**PROBLEM DESCRIPTION:** Retrieve every line from the records in which the word "fertilizers" occurs.

START RECORDS PROVIDED

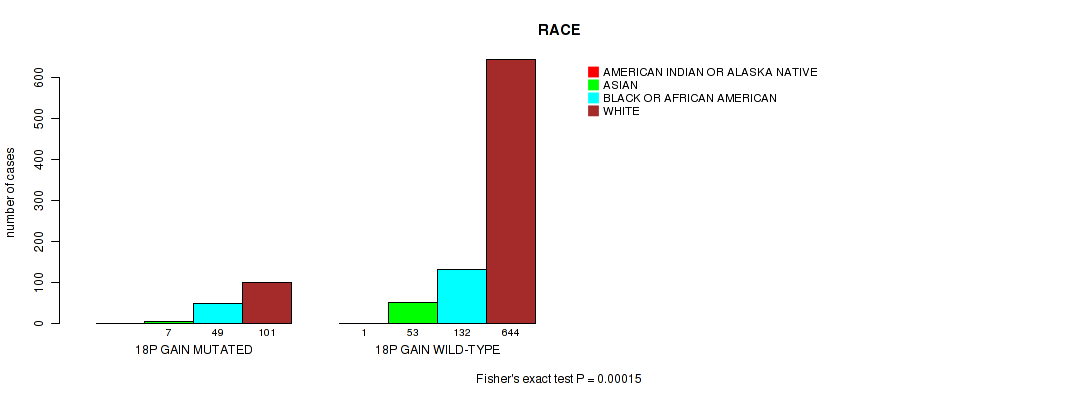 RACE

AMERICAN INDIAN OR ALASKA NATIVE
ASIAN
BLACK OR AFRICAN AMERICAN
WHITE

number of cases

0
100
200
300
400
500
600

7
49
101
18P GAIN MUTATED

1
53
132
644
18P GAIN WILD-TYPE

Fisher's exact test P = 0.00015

END RECORDS PROVIDED
START RECORDS PROVIDED

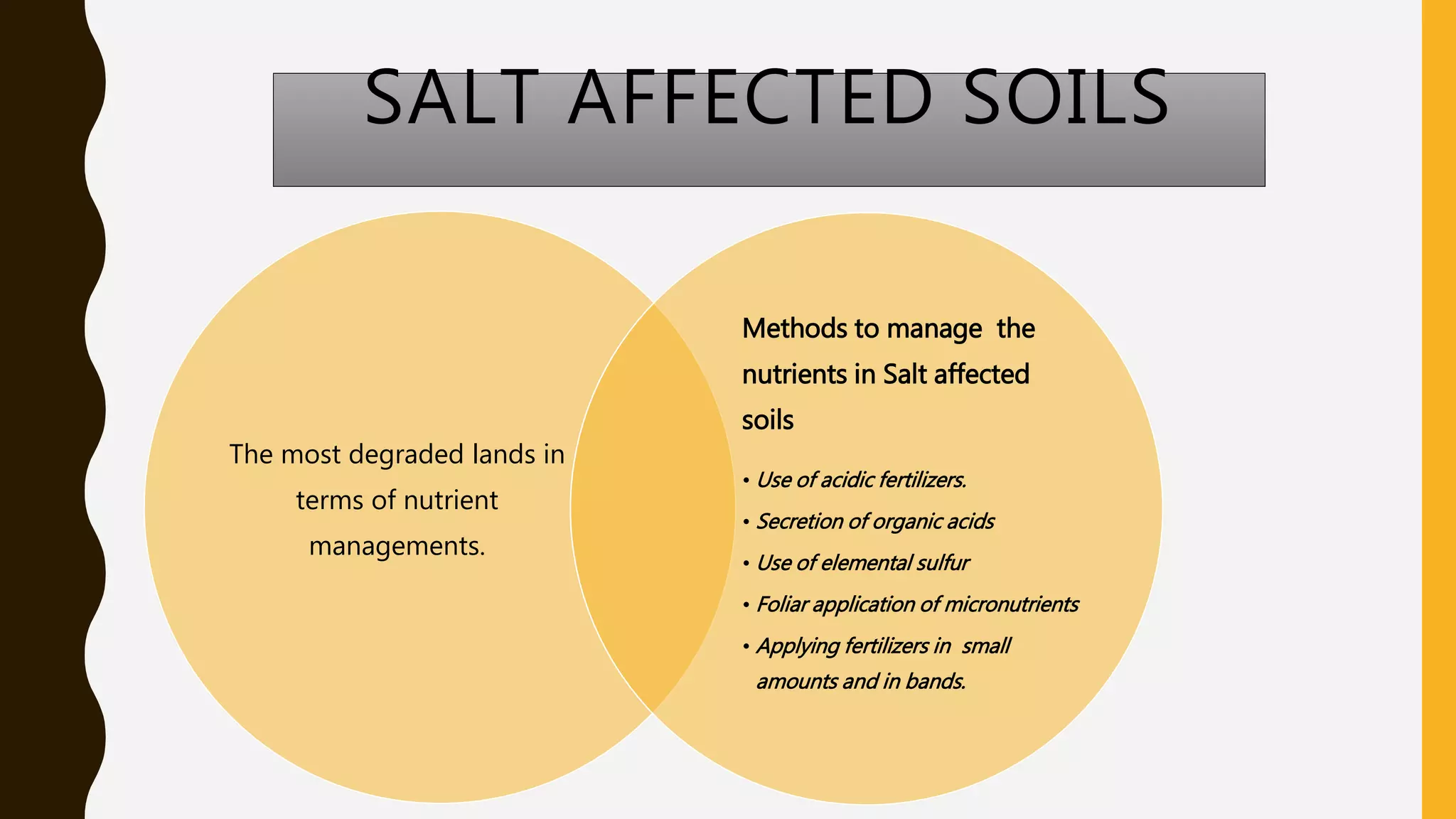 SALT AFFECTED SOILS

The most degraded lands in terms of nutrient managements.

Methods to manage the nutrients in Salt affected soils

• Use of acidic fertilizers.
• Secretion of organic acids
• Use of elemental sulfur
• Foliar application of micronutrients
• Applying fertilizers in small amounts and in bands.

END RECORDS PROVIDED
START RECORDS PROVIDED

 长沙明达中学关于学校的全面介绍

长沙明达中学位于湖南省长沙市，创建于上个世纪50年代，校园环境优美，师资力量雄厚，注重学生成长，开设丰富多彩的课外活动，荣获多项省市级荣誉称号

END RECORDS PROVIDED

**RESULT OF THIS TASK:**
• Use of acidic fertilizers.
• Applying fertilizers in small amounts and in bands.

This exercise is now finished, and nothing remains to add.